I can imagine that lots of people have their own ideas about the Salon, and that wouldn’t surprise me. Salon is a simple place – simple in terms that there are almost no external light sensations, cliché club decoration and so on. So that space invites for imagination. Then there is suitable soundsystem and lots of mess. Quite unique about the Salon is that there was never a classic bar management profit oriented mentality. In terms of music there was total absence of egos. We shared so much music, stories, and became friends. Also Salon was musically open, although there was lots of music that we didn’t want to hear there. We were never interested and are still not interested in narrow entertainment frames, and we simply made use of our freedom to play, and explore places, together with our guests. 

What would be the most important thing you learned from your long-lasting residency there?

I don’t know what was the most important thing.
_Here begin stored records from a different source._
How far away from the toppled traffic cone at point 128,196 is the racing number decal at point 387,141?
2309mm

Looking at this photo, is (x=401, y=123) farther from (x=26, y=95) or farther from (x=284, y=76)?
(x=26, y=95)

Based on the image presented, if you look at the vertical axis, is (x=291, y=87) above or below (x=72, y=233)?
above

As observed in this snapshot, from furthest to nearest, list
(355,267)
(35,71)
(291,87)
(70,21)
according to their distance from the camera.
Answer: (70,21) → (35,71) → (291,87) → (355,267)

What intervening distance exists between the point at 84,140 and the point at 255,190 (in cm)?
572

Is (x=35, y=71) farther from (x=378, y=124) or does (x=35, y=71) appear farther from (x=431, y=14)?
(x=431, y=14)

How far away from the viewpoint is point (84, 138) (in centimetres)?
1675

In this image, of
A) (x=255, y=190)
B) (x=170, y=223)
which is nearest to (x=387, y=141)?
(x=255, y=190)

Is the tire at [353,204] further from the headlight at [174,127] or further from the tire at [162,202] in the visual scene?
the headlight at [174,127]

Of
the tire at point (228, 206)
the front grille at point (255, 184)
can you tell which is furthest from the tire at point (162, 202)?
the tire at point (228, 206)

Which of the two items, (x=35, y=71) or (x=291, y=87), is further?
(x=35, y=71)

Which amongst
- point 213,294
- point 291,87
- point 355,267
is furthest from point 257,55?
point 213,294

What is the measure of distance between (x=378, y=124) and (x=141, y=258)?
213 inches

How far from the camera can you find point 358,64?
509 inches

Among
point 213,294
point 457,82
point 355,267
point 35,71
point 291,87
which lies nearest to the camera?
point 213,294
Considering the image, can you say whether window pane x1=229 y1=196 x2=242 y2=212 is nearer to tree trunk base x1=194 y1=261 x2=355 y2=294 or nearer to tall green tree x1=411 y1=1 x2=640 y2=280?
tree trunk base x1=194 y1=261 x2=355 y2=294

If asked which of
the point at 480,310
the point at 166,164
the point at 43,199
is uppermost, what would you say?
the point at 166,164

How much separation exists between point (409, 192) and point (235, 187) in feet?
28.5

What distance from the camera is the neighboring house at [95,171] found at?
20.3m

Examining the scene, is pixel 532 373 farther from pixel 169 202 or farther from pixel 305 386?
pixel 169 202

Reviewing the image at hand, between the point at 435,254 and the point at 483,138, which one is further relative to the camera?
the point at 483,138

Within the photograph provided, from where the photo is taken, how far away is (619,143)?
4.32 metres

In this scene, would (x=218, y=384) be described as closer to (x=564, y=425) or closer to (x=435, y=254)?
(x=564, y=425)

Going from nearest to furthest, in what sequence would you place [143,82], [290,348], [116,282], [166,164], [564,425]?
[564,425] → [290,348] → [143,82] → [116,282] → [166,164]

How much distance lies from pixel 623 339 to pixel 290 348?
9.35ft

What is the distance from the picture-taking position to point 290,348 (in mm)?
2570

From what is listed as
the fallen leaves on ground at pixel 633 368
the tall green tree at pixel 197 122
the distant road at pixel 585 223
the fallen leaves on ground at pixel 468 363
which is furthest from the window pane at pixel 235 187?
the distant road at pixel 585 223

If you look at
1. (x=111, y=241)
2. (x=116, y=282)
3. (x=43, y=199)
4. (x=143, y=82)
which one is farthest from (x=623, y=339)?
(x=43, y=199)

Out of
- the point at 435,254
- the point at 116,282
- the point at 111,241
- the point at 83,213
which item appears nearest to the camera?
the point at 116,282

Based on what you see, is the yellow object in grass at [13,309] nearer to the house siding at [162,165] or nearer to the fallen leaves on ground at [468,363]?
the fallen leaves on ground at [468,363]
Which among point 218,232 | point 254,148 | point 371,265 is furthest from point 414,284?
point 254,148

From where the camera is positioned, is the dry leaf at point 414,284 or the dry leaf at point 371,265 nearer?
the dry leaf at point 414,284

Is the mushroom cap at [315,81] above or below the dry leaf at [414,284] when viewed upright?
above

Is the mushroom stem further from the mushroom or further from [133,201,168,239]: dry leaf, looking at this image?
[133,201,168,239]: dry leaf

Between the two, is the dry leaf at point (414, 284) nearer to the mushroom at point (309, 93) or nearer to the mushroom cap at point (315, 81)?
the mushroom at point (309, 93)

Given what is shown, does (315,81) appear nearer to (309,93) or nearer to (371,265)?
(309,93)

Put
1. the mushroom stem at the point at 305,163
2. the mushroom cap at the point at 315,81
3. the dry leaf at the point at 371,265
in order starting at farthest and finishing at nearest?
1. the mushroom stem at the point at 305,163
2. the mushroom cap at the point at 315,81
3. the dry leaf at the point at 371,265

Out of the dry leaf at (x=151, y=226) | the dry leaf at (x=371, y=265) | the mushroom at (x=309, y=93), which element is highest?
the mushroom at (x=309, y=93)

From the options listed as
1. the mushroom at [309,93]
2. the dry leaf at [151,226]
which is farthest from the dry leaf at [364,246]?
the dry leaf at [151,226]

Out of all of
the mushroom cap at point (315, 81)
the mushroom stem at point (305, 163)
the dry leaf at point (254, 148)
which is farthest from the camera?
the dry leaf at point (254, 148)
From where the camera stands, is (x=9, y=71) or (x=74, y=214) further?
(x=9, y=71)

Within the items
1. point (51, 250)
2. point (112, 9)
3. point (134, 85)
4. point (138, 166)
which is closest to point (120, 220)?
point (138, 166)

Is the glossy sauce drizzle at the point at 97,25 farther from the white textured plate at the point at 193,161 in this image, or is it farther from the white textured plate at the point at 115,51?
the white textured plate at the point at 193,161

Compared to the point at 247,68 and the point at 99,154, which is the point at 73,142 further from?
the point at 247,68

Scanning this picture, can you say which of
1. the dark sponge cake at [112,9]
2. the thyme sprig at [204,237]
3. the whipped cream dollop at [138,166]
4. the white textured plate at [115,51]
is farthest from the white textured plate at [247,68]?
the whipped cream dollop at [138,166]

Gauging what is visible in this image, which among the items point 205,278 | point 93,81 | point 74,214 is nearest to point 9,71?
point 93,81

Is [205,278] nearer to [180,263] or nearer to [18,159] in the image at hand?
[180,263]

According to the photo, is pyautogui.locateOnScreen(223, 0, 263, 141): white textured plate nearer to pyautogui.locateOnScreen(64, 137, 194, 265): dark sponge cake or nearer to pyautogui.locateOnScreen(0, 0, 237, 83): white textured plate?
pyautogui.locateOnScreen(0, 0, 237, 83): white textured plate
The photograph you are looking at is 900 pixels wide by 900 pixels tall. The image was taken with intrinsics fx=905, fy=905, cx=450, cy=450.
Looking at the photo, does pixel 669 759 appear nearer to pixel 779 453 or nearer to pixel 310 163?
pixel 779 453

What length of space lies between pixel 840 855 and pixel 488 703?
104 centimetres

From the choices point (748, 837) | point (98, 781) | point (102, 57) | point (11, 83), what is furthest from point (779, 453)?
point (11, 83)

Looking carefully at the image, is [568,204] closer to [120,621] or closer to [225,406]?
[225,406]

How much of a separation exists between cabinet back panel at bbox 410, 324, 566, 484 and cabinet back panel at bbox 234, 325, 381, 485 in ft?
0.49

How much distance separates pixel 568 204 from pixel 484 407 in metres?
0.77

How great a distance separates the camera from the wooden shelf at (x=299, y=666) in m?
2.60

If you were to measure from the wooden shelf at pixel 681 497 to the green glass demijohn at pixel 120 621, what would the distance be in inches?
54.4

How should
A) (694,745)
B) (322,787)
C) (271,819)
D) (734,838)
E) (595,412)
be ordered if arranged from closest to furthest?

Maybe a confirmation that ambitions are toxic.

Tell me a bit about how the Salon has shaped you as a DJ. 

With Detlef, Lena, Salon staff, guests, it felt natural to explore my collection, to find new music, to simply play and listen. It sounds so normal, but there are lots of places where this is not the case. That’s one of the reasons why the Salon became some kind of home, on many levels. It didn’t make me realize, but it confirmed my idea that I shouldn’t bother about the definition of dance music.  

After such a long residency there your shows are still always described as different, new and interesting. How do you go about that?

Well, life is going on, there are ongoing new experiences, old and new music as a soundtrack to it. It’s this funny flow all the time. 

Do you think that more places like Des Amateurs Hall in the world are needed?


When do you decide to act B2B with Willikens?

Lena and I will never play B2B, that’s why it’s called Willikens & Ivkovic when we play together. We had one remarkable night at De School in Amsterdam in 2017, and next day we separately sent messages to Meri Bonastre telling her that we’d like to avoid playing with other people, and that it would be also great if we could played together if we’re booked for the same night. So that was not a decision at all. More like a reminder of all that that kept us together at the Salon.

What do you most admire about her?

I admire her curiosity, fearlessness, also fearlessness in allowing doubts, her mind and humor, music selection, integrity… There are lots of things. 

What advice would you give to DJs starting out? 

Even if it sounds like a cliché: figure out who you are, maybe even more who you’re not. Find music that you love and don’t be afraid to share it with people. 

What projects are you working on at the moment?

There are some nice things currently being prepared for Offen music, there is plenty of music scheduled for Desolat, I still play and see what’s going to come.